Beveelt, dat de tijd die de veroordeelde voor de tenuitvoerlegging van deze uitspraak in verzekering heeft doorgebracht, bij de eventuele tenuitvoerlegging van de voorwaardelijk opgelegde jeugddetentie geheel in mindering zal worden gebracht.

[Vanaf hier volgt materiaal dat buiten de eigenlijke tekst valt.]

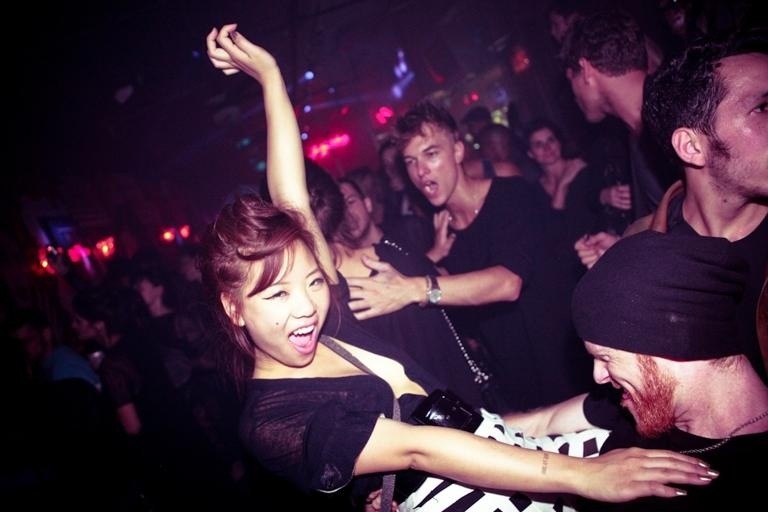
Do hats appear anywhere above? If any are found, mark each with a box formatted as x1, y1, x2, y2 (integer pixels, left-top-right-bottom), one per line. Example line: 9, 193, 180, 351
569, 228, 755, 365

Dit vonnis is gewezen door mr. M. Brinksma, voorzitter, tevens kinderrechter,
mr. M.J. Dijkstra en mr. N.A. Vlietstra, rechters, bijgestaan door G.T. Zandstra-Alkema, griffier, en uitgesproken ter openbare terechtzitting van deze rechtbank op 15 oktober 2020.

Voetnoten

1.De genoemde processen-verbaal zijn in de wettelijke vorm op ambtseed en door daartoe bevoegde opsporingsambtenaren opgemaakt; de genoemde pagina's bevinden zich in het doorgenummerde proces-verbaal met OPS-dossiernummer PL0100-2019147998, gesloten op 1 maart 2020.
2.proces-verbaal, pagina's 22 t/m 24 en 26;
3.proces-verbaal, pagina's 37, 42 t/m 46, 49 en 50;
4.proces-verbaal, pagina's 72,74 en 75;
5.proces-verbaal, pagina 11;
6.proces-verbaal, pagina's 13 en 14;
7.verklaring van verdachte, afgelegd ter terechtzitting van 1 oktober 2020;
8.proces-verbaal, pagina's 224 en 225.